====== RECORDS SHOWN

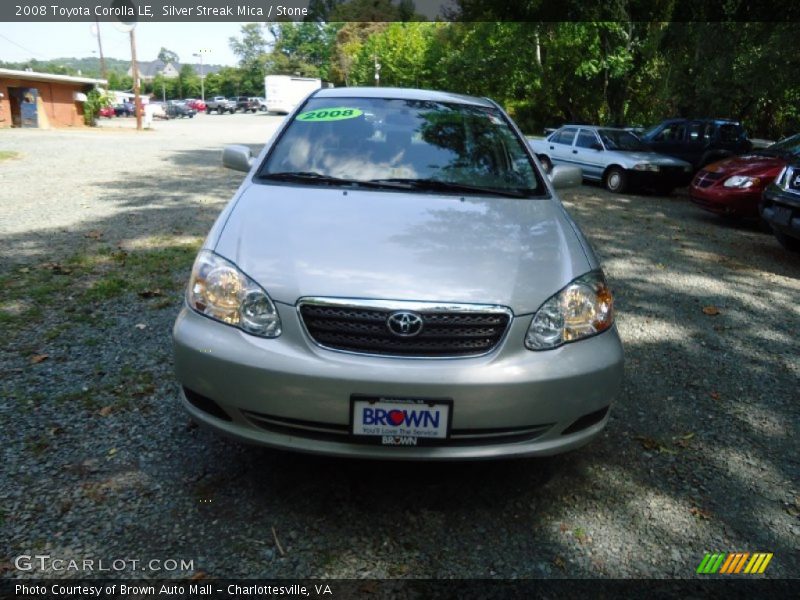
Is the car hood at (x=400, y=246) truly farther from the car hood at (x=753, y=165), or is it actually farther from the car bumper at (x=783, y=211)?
the car hood at (x=753, y=165)

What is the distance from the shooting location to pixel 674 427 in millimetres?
3244

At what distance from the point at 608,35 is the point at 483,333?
21.1 meters

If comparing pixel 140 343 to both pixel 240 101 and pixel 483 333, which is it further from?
pixel 240 101

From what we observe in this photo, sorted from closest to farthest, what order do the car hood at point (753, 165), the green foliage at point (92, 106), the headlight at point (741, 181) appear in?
the car hood at point (753, 165) < the headlight at point (741, 181) < the green foliage at point (92, 106)

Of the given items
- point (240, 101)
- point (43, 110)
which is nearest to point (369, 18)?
point (240, 101)

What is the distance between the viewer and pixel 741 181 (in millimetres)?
8625

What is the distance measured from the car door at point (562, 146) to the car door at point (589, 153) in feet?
0.44

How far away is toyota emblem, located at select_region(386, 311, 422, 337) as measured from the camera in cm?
219

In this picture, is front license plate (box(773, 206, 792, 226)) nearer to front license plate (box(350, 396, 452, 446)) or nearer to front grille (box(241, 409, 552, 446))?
front grille (box(241, 409, 552, 446))

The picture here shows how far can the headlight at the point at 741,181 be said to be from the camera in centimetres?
849

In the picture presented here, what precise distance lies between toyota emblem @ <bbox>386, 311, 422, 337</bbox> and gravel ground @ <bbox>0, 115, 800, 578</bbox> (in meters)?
0.77

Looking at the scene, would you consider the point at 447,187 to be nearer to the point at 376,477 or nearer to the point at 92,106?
the point at 376,477

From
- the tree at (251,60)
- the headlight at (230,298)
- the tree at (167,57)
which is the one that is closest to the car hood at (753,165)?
the headlight at (230,298)

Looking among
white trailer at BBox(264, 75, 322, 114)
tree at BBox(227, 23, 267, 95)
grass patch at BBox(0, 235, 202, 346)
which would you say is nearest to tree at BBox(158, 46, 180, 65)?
tree at BBox(227, 23, 267, 95)
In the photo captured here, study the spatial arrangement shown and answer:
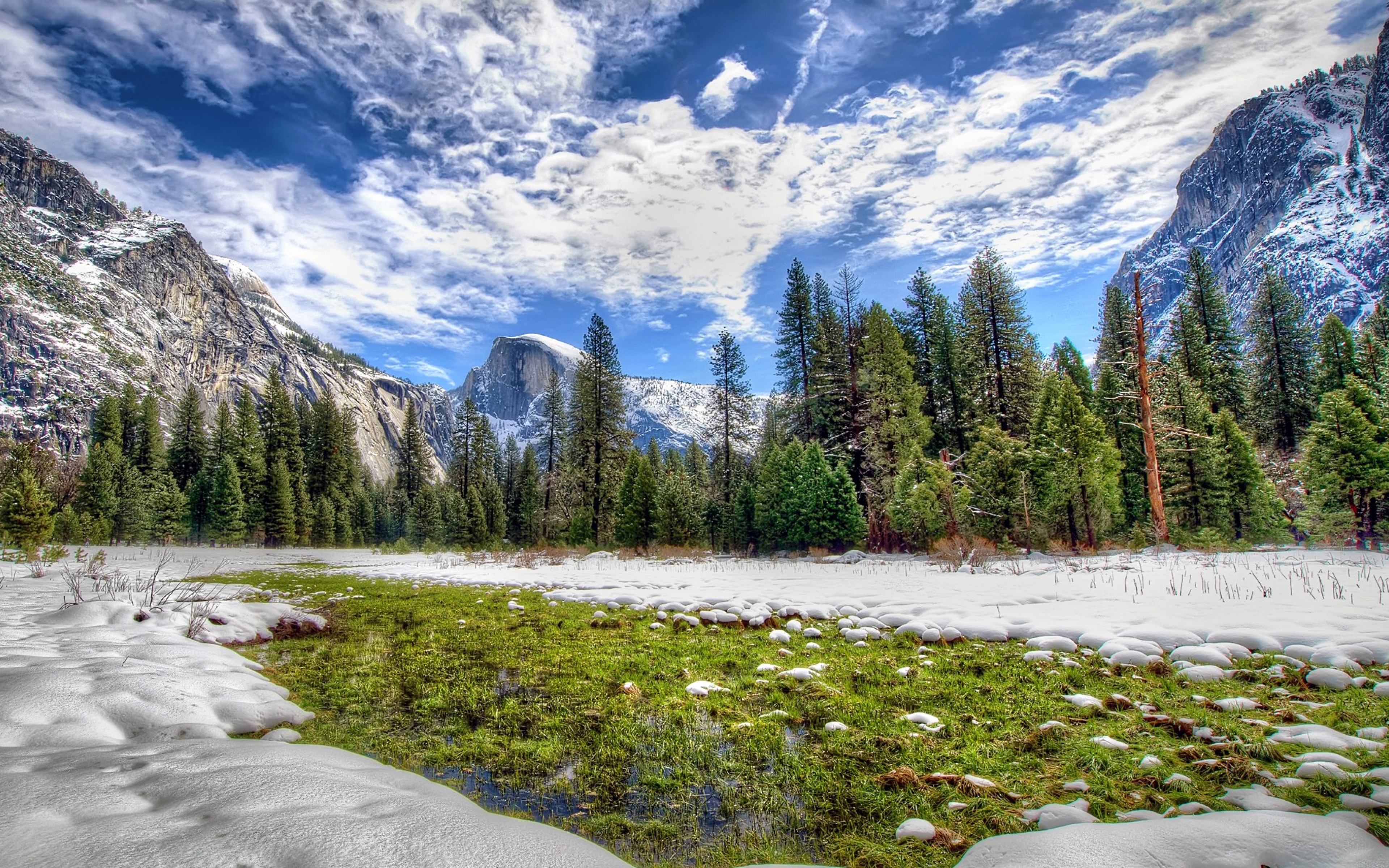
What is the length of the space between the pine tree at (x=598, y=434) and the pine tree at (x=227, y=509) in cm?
2686

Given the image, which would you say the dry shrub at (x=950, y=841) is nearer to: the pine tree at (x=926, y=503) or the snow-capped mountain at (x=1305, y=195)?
the pine tree at (x=926, y=503)

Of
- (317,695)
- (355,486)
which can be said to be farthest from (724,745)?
(355,486)

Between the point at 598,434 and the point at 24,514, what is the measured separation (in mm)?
21930

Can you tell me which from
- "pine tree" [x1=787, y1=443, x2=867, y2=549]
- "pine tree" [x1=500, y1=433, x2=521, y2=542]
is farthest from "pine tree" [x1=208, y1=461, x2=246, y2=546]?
"pine tree" [x1=787, y1=443, x2=867, y2=549]

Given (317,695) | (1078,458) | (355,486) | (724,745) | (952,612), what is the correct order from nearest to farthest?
(724,745), (317,695), (952,612), (1078,458), (355,486)

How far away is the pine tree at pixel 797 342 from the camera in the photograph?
30.2 meters

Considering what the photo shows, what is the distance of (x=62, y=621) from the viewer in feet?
18.7

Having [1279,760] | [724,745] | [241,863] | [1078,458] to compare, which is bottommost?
[724,745]

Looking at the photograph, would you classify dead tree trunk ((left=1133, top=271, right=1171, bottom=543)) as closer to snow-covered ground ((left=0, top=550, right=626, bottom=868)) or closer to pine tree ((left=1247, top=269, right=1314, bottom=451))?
snow-covered ground ((left=0, top=550, right=626, bottom=868))

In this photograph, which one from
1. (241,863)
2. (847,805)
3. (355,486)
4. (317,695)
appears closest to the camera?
(241,863)

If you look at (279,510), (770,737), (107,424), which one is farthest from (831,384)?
(107,424)

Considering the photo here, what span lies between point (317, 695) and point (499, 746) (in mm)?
2185

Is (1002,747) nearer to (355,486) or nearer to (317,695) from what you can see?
(317,695)

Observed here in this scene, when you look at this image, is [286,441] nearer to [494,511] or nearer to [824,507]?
[494,511]
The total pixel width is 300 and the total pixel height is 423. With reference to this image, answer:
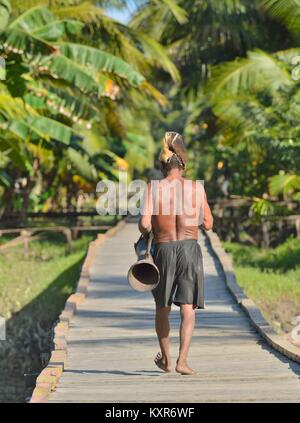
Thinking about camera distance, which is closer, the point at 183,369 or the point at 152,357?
the point at 183,369

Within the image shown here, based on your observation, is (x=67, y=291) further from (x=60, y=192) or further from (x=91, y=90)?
(x=60, y=192)

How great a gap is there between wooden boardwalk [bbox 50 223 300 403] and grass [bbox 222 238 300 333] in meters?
2.15

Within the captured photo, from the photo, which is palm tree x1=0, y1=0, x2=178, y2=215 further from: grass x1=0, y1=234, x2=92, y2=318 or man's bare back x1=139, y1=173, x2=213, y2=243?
man's bare back x1=139, y1=173, x2=213, y2=243

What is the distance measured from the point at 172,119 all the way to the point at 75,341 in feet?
175

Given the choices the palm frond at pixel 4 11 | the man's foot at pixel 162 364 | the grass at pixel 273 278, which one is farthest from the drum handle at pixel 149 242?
the palm frond at pixel 4 11

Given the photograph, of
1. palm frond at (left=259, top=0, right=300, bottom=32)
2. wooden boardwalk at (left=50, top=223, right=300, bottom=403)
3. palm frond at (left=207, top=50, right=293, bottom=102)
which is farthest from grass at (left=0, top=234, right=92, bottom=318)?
palm frond at (left=259, top=0, right=300, bottom=32)

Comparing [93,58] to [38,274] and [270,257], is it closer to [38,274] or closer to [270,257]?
[38,274]

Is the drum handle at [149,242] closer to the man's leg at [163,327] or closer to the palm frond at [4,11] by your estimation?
the man's leg at [163,327]

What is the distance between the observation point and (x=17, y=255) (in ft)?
77.9

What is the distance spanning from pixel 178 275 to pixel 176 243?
242 millimetres

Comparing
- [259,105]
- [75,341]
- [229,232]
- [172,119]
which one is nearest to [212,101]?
[259,105]

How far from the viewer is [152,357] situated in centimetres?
938

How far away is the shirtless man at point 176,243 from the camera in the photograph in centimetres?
812

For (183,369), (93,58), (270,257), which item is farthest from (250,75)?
(183,369)
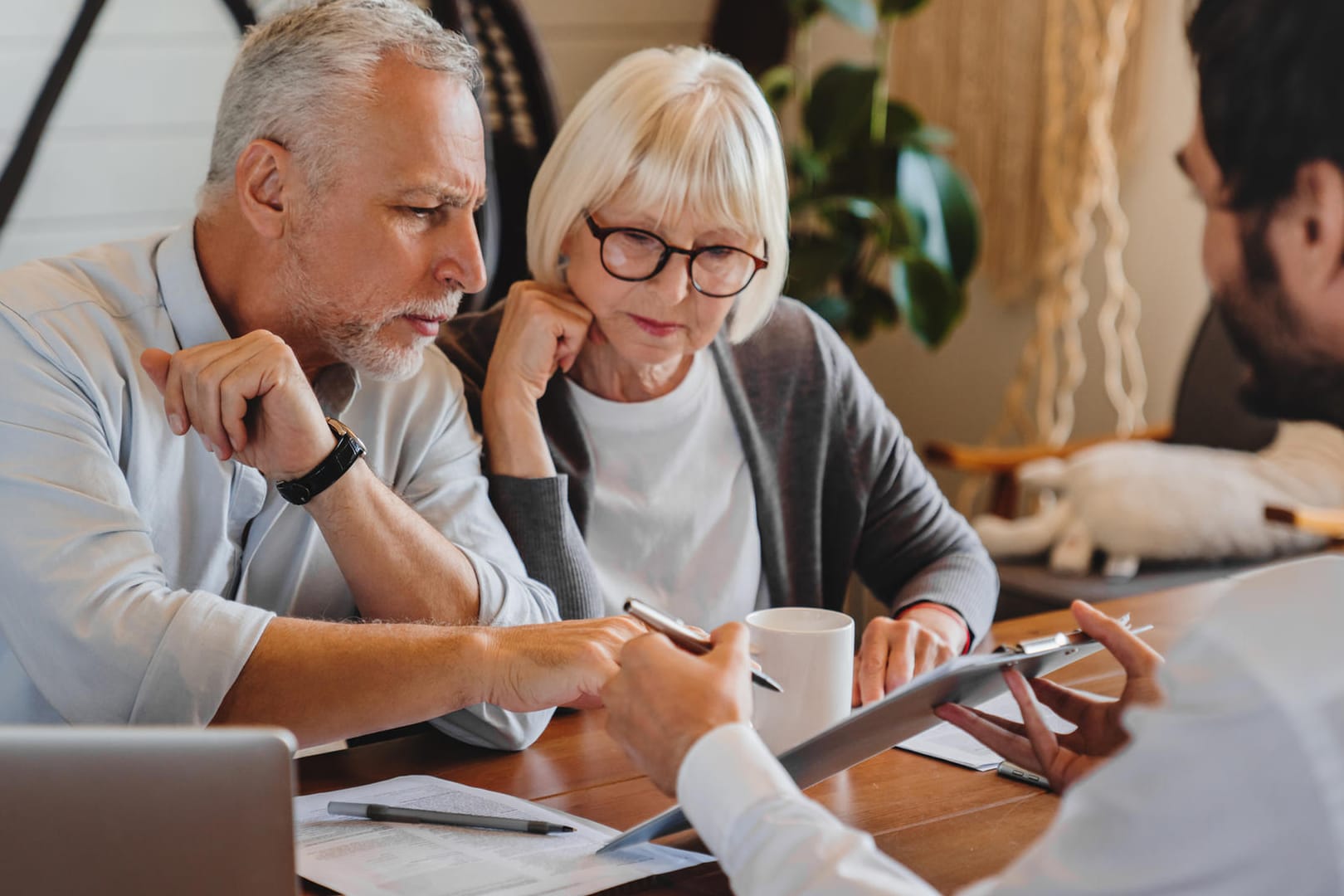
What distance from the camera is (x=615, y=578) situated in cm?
170

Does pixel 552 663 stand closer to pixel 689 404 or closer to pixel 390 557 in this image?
pixel 390 557

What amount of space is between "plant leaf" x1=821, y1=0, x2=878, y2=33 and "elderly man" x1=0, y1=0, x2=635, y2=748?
196 cm

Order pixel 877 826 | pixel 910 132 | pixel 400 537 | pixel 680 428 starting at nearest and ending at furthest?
pixel 877 826 → pixel 400 537 → pixel 680 428 → pixel 910 132

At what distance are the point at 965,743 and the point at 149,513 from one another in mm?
808

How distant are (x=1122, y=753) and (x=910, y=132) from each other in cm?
291

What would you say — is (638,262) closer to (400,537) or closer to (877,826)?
(400,537)

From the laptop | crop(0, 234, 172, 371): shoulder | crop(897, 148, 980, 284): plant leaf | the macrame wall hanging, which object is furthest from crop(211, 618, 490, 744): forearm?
the macrame wall hanging

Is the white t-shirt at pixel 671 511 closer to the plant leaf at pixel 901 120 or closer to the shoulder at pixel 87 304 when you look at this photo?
the shoulder at pixel 87 304

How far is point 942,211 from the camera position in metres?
3.35

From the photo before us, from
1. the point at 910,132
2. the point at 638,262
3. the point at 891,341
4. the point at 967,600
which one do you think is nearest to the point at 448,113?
the point at 638,262

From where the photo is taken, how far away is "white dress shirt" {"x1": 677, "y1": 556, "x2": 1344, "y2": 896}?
616 mm

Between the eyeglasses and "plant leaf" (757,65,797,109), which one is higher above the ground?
the eyeglasses

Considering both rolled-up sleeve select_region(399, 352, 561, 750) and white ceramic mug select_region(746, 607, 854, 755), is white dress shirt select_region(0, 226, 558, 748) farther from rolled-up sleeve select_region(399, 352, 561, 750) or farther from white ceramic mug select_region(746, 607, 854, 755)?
white ceramic mug select_region(746, 607, 854, 755)

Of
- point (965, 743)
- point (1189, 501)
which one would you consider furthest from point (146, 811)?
point (1189, 501)
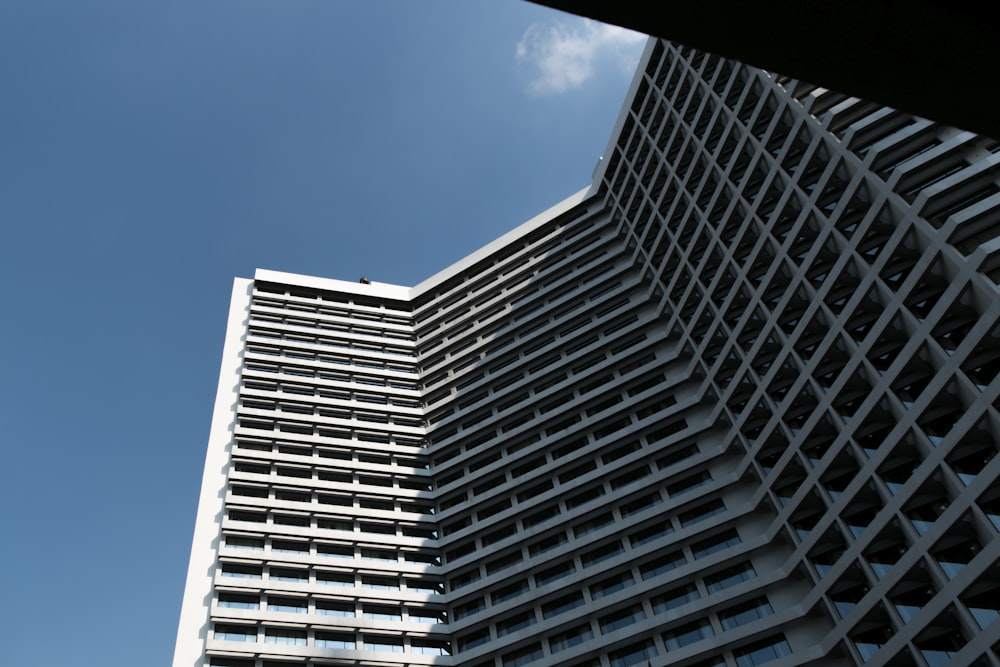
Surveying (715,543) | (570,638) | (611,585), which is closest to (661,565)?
(611,585)

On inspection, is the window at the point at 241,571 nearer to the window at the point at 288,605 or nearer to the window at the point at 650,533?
the window at the point at 288,605

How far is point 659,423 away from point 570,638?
1530 centimetres

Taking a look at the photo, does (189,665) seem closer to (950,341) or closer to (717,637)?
(717,637)

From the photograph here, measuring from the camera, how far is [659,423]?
179 feet

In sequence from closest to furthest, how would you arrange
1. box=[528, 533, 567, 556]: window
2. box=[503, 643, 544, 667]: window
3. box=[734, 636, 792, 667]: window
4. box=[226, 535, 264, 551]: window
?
1. box=[734, 636, 792, 667]: window
2. box=[503, 643, 544, 667]: window
3. box=[528, 533, 567, 556]: window
4. box=[226, 535, 264, 551]: window

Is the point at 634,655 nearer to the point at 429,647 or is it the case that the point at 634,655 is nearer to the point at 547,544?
the point at 547,544

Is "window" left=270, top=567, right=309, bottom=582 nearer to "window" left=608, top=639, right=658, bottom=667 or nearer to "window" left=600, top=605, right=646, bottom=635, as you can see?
"window" left=600, top=605, right=646, bottom=635

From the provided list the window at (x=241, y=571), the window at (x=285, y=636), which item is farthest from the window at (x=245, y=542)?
the window at (x=285, y=636)

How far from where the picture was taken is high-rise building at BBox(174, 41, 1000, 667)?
110 feet

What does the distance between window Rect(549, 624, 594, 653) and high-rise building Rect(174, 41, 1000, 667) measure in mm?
197

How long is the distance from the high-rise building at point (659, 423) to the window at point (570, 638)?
20 centimetres

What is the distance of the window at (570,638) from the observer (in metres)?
48.4

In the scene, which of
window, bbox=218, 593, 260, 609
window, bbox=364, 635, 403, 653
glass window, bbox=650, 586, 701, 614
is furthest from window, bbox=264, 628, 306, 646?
glass window, bbox=650, 586, 701, 614

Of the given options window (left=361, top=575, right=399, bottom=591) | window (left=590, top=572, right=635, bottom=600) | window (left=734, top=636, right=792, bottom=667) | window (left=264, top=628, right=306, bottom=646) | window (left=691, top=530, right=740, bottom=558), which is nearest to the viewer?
window (left=734, top=636, right=792, bottom=667)
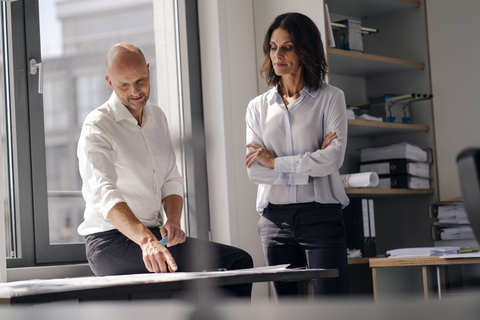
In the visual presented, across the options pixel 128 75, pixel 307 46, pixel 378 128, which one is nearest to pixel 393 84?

============

• TASK OBJECTIVE: Give the entries from the start up to and including the line with "the car hood at point (753, 165) <" as a two-column CSV with the columns text and answer. Put one row per entry, with each value in a single quoted field and line breaks replaced by spaces, and leave the pictures out.

• FULL OUTPUT:
text,answer
"Is the car hood at (x=400, y=246) truly farther from the car hood at (x=753, y=165), or is it actually farther from the car bumper at (x=783, y=211)?","the car hood at (x=753, y=165)"
"What is the distance from the shooting location to pixel 674 427 in millimetres?","3244"
"At what distance from the point at 608,35 is the point at 483,333?","21.1 meters"
"If comparing pixel 140 343 to both pixel 240 101 and pixel 483 333, which is it further from?","pixel 240 101"
"From what we observe in this photo, sorted from closest to farthest, what order do the car hood at point (753, 165), the green foliage at point (92, 106), the headlight at point (741, 181) appear in?","the car hood at point (753, 165) < the headlight at point (741, 181) < the green foliage at point (92, 106)"